» CHALLENGES:
[1] Translate into Spanish this sentence from the vegan Pho post: "Pho, also known as Vietnamese noodle soup, is the national soup of Vietnam."
[2] Decide whether each statement agrees with the vegan Pho post: (a) The writer first tried Pho at a restaurant in Hull. (b) The writer has traveled to Vietnam. (c) The vegan version is made with a shiitake mushroom broth. Answer yes or no for each, quoting the words of the post that decide it.
[3] Write out the vegan Pho post from the words "I haven't yet" up to and including the words "crispy firm tofu.", swapping "broth" for "stock".

I adore Pho, it's one of those dishes I could eat every day and never get bored of because there are so many different topping and flavour combinations you can use. Here is my own take on a classic vegan Pho recipe, full of intense flavours, gorgeous colours, and only takes half an hour to make!
I haven't yet had the opportunity to travel to Vietnam, however we have an incredible local Vietnamese restaurant in Hull called Viet Memories. They offer a range of traditional and healthy Vietnamese food and it was here I first tried Pho which inspired to recreate this dish at home.
Pho, also known as Vietnamese noodle soup, is the national soup of Vietnam. Traditionally the broth used in Pho should be left to simmer for several hours, which is fine if you have the time, but I am definitely all about fast, yet healthy food. To veganise this traditional recipe I use a shiitake mushroom broth and crispy firm tofu.

» RECORD LIST:

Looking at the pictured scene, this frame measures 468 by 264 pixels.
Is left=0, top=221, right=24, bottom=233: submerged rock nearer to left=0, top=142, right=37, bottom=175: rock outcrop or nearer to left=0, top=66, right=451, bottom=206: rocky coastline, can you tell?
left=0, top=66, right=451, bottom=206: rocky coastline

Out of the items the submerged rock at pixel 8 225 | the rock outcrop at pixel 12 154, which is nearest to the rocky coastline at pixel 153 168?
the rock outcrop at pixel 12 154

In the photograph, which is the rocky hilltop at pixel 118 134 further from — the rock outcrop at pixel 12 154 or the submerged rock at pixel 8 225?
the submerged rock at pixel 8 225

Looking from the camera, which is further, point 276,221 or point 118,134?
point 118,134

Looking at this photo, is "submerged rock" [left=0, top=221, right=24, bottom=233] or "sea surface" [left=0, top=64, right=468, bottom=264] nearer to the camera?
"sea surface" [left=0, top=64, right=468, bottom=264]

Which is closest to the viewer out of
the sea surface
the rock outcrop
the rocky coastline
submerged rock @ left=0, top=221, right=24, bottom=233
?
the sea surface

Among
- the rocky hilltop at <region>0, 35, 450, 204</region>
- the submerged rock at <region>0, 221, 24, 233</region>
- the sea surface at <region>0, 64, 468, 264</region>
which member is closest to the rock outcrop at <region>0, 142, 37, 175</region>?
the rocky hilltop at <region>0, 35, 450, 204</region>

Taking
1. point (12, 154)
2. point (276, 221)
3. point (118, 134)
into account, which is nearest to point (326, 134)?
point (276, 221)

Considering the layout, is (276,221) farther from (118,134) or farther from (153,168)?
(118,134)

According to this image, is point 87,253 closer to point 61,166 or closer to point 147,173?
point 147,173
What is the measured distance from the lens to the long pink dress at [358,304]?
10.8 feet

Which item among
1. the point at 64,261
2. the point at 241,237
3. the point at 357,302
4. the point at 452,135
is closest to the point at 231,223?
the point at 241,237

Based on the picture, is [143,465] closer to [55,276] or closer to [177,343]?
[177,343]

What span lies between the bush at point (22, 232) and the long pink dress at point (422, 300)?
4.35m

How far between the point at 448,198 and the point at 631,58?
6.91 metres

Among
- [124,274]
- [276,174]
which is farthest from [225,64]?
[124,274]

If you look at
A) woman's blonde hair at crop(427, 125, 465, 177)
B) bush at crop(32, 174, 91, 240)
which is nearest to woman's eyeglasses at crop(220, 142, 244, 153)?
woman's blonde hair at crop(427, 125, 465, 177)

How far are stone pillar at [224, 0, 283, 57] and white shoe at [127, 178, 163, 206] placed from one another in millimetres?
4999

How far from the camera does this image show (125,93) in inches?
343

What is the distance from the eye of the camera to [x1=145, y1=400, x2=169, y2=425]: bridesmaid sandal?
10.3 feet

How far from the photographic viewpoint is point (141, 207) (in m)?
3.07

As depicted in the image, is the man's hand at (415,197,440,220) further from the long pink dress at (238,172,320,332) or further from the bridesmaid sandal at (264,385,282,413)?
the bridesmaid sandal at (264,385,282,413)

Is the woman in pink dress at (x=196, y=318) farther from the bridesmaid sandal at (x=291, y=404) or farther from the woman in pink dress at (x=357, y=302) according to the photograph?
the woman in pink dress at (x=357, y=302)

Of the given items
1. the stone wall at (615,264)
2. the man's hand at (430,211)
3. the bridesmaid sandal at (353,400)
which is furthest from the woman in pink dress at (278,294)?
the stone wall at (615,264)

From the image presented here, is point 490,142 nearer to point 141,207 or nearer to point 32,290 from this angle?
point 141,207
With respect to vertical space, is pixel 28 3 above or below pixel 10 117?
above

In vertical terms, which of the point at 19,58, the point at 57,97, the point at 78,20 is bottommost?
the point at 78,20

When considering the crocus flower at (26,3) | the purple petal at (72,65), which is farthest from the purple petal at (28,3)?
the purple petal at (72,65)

» SOLUTIONS BY TASK:
[1] El pho, también conocido como sopa de fideos vietnamita, es la sopa nacional de Vietnam.

[2]
(a) Yes: "we have an incredible local Vietnamese restaurant in Hull called Viet Memories" and "it was here I first tried Pho"
(b) No: "I haven't yet had the opportunity to travel to Vietnam"
(c) Yes: "I use a shiitake mushroom broth and crispy firm tofu"

[3]
I haven't yet had the opportunity to travel to Vietnam, however we have an incredible local Vietnamese restaurant in Hull called Viet Memories. They offer a range of traditional and healthy Vietnamese food and it was here I first tried Pho which inspired to recreate this dish at home.
Pho, also known as Vietnamese noodle soup, is the national soup of Vietnam. Traditionally the stock used in Pho should be left to simmer for several hours, which is fine if you have the time, but I am definitely all about fast, yet healthy food. To veganise this traditional recipe I use a shiitake mushroom stock and crispy firm tofu.